:: WORK INSTRUCTIONS ::
In the lines below, swap "bicycle" for "scooter" and keep everything else unchanged. Leave the pictures out of your copy.

:: MATERIAL FOR THIS EXERCISE ::
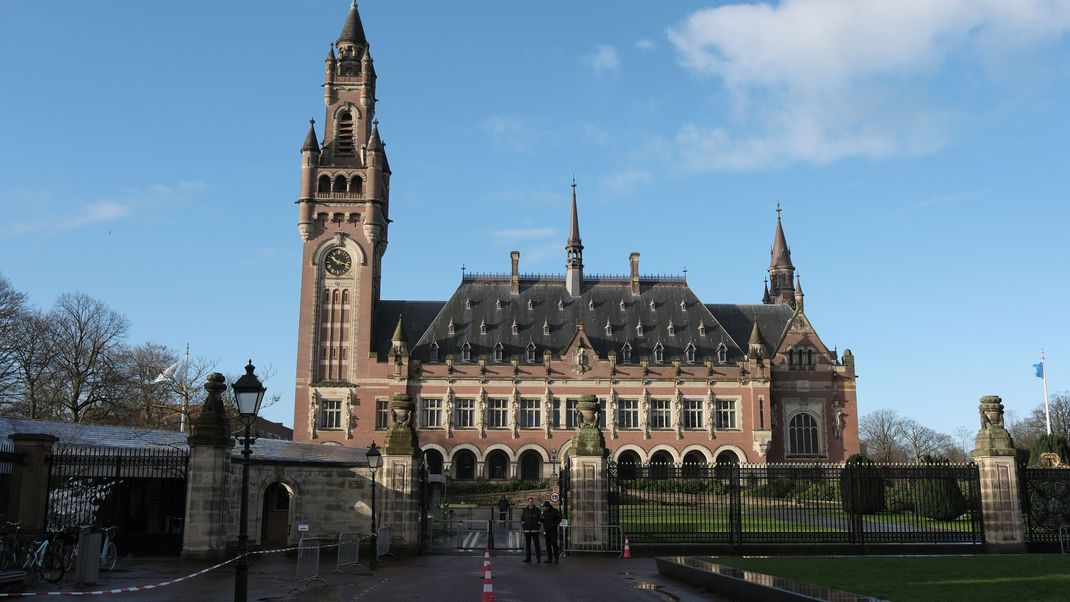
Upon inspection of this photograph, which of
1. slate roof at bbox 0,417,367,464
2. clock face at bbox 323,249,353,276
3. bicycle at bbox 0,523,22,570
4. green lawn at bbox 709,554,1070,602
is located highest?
clock face at bbox 323,249,353,276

:: WRITTEN REPLY ::
Upon inspection of this photograph, which of
1. slate roof at bbox 0,417,367,464
2. clock face at bbox 323,249,353,276
3. scooter at bbox 0,523,22,570
4. green lawn at bbox 709,554,1070,602
is located highest?
clock face at bbox 323,249,353,276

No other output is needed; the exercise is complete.